Görev a -
Kayıtlarda "In the group" ifadesini içeren satırdan "3.18 metres" ifadesini içeren satıra kadarki kısmı, iki uç satır da dahil olmak üzere hiç değiştirmeden kopyalayın. Yalnızca bu satırları verin.

Alıntı metin -
Unutmadan söyleyim, Lice’den çıkarken önümüzü kesen sivil polis ekipleri milletvekili adayı olduğumu söyleyince araçlarının bagajını açarak silahlarını gösterdiler ve “Beyefendi biz bu kadar silahla girmeye korkuyoruz, sizin hoparlörlerden sloganlarınızı, mehter marşlarını duyduk??” dediler. Lice’den sağ çıkışımıza hayli şaşırmıştılar.

Onlara “keşke devletimiz böyle silahlarla değil de buralara PKK’yı kurdurup kardeş kanı döktüren büyük iblisleri yok ederek ve benim gibilerle girse, halkı ikna edebilseydi. Bu neden olmadı? Zira evvelâ bu halkın ana dilini konuşmakta özgür olması gerekiyor. Sonra bu insànları ancak dindarlar ikna edebilir, kafatasçılar değil… Bunlar Çanakkale’de, İstiklâl Savaşı’nda canlarını Allah’a satmış insànların evlâdı… Devletinin Allah yolunda olduğunu bilse yine verir” dedim.

Verilen kayıtlar -
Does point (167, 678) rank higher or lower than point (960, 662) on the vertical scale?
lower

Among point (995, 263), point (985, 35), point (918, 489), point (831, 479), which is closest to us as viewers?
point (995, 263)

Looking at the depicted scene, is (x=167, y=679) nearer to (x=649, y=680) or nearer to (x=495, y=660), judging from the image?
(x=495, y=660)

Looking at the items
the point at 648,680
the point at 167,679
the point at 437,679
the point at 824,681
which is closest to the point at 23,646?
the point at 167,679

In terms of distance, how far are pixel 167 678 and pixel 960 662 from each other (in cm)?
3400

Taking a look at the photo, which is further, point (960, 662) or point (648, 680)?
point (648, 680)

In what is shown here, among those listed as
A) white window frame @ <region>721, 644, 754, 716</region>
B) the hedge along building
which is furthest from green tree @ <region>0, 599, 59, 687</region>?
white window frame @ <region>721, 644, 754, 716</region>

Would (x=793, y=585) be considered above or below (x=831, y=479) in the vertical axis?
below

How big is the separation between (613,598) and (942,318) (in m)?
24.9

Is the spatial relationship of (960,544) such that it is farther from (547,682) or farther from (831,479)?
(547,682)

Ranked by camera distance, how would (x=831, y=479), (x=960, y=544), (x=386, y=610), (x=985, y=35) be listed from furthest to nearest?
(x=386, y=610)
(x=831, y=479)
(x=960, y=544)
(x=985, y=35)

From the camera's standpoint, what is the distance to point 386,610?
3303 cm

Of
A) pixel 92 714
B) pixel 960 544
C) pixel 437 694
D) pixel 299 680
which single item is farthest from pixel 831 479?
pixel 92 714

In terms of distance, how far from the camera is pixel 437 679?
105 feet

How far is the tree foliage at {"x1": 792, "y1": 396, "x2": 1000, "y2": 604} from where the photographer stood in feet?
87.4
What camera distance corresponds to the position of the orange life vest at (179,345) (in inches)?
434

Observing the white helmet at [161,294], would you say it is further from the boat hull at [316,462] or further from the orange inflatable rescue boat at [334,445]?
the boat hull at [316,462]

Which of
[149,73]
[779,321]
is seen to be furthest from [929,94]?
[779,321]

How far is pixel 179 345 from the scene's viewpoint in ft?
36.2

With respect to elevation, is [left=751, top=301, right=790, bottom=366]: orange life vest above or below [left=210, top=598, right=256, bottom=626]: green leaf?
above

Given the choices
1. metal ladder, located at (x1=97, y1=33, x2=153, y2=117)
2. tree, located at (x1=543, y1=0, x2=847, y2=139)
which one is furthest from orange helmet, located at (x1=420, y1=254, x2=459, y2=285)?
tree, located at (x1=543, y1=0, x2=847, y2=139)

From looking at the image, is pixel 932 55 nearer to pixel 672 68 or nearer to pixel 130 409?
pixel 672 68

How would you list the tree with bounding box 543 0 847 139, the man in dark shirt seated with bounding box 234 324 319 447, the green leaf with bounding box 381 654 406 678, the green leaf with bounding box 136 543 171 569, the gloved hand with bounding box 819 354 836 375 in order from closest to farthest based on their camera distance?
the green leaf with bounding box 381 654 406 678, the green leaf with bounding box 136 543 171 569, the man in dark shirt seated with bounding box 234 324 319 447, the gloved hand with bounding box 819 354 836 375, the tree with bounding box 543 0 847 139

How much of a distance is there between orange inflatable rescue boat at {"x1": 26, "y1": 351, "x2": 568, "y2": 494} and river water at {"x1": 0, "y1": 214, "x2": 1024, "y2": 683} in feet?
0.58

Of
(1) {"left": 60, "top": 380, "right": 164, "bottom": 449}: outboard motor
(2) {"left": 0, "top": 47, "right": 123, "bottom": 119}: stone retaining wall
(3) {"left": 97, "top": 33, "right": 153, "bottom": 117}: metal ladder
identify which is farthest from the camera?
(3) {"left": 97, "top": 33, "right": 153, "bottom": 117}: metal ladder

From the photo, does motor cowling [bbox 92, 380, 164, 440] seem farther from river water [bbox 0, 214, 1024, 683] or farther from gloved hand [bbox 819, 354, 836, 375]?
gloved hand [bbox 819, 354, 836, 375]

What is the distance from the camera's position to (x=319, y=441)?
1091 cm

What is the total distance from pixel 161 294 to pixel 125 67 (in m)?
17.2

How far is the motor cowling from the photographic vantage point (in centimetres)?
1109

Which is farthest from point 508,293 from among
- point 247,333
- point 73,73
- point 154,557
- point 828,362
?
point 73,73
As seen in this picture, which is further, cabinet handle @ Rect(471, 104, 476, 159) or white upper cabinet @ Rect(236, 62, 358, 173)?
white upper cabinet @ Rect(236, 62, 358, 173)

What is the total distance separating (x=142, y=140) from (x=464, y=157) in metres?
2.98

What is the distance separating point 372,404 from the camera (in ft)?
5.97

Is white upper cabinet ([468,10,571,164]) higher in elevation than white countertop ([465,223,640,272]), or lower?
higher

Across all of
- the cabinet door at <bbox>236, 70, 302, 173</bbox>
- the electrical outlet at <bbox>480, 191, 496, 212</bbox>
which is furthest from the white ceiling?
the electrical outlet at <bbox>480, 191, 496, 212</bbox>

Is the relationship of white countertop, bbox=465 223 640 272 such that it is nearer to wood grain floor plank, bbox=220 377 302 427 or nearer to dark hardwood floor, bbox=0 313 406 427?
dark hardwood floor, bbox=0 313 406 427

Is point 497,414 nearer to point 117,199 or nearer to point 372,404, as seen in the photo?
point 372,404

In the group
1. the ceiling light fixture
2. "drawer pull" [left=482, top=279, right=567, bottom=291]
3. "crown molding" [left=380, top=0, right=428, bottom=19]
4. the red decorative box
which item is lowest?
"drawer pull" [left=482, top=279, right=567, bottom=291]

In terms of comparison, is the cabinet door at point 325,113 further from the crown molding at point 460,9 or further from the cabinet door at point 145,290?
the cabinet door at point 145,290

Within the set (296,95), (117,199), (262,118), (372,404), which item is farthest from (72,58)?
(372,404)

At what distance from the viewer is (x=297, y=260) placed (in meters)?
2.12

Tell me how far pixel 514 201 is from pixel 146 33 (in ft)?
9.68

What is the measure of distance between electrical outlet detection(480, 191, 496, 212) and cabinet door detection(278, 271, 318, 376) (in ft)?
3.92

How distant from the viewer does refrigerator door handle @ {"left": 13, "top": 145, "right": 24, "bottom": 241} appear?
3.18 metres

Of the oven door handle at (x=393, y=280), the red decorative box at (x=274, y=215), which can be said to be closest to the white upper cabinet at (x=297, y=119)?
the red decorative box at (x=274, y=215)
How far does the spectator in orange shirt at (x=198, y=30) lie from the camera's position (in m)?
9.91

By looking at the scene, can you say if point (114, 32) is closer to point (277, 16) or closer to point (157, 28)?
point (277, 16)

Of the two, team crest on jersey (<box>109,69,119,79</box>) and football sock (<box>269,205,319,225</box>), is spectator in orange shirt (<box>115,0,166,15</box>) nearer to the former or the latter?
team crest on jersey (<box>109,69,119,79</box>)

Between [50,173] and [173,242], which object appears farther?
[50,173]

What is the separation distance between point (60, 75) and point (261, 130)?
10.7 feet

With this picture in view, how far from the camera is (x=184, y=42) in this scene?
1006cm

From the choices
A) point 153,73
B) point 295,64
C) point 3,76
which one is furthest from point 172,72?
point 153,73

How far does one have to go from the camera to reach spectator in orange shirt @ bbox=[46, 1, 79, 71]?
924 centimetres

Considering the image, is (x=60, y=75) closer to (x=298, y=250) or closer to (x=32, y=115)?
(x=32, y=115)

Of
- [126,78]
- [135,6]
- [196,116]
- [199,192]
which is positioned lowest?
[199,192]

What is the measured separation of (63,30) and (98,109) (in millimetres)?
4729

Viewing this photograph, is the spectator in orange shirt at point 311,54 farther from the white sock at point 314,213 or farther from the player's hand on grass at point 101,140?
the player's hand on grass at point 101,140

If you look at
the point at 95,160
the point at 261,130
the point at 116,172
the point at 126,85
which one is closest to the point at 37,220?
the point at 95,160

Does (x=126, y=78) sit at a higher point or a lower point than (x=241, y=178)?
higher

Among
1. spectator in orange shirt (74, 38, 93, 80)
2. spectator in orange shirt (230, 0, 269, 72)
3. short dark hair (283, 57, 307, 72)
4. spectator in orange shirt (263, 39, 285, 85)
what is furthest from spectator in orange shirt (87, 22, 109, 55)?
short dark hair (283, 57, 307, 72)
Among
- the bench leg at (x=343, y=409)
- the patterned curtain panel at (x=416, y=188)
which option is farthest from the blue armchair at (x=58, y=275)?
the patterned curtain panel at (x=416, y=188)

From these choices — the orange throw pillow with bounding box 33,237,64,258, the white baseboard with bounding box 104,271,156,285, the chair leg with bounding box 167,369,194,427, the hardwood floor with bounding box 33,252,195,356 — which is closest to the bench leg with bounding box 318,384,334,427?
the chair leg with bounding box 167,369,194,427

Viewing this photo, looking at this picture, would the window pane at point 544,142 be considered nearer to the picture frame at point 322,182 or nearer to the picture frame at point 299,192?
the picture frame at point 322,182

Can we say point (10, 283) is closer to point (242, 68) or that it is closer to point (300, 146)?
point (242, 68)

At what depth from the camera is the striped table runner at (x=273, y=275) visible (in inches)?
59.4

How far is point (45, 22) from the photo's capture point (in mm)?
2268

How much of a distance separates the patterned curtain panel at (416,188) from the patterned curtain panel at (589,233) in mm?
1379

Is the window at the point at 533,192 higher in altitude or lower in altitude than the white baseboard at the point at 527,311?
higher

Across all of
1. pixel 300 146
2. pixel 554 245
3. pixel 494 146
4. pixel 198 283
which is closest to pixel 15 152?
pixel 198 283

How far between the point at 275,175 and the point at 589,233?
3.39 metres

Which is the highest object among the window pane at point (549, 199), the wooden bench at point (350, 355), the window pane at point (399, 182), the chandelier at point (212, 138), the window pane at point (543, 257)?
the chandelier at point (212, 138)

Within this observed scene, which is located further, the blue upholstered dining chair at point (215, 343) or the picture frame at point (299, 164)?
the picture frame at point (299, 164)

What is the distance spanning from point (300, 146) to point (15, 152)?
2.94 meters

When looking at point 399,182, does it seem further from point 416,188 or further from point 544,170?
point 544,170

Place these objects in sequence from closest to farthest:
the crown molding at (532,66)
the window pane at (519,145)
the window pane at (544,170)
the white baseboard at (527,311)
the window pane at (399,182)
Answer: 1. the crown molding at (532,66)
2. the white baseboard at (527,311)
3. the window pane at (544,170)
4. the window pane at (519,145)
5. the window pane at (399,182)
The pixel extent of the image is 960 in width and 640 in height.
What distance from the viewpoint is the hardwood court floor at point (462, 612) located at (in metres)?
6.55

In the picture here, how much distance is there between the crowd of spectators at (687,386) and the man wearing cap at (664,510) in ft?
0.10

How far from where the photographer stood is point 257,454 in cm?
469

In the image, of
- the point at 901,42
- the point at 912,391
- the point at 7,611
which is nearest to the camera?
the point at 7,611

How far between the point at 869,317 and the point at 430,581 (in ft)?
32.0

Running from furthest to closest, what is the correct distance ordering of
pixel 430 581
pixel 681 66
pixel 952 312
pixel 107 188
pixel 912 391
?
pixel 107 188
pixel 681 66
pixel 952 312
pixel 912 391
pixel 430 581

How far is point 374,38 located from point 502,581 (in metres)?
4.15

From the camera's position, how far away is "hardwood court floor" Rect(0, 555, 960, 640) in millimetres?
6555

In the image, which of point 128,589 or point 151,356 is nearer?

Görev b -
Alıntı metne göre şu soruları lütfen yanıtlayın:
(i) Lice'den çıkarken önlerini kimler kesti?
(ii) Halkın evvelâ neyde özgür olması gerekiyor?
(iii) Bu insanları kimlerin ikna edebileceği söyleniyor?

Çözüm a -
In the group
1. the ceiling light fixture
2. "drawer pull" [left=482, top=279, right=567, bottom=291]
3. "crown molding" [left=380, top=0, right=428, bottom=19]
4. the red decorative box
which item is lowest?
"drawer pull" [left=482, top=279, right=567, bottom=291]

In terms of comparison, is the cabinet door at point 325,113 further from the crown molding at point 460,9 or further from the cabinet door at point 145,290?
the cabinet door at point 145,290

Within the set (296,95), (117,199), (262,118), (372,404), which item is farthest from (72,58)?
(372,404)

At what distance from the viewer is (x=297, y=260) placed (in meters)?
2.12

Tell me how far pixel 514 201 is from pixel 146 33 (in ft)?
9.68

What is the measure of distance between electrical outlet detection(480, 191, 496, 212) and cabinet door detection(278, 271, 318, 376) (in ft)?
3.92

How distant from the viewer does refrigerator door handle @ {"left": 13, "top": 145, "right": 24, "bottom": 241} appear?
3.18 metres

Çözüm b -
(i) Sivil polis ekipleri.
(ii) Ana dilini konuşmakta.
(iii) Dindarların.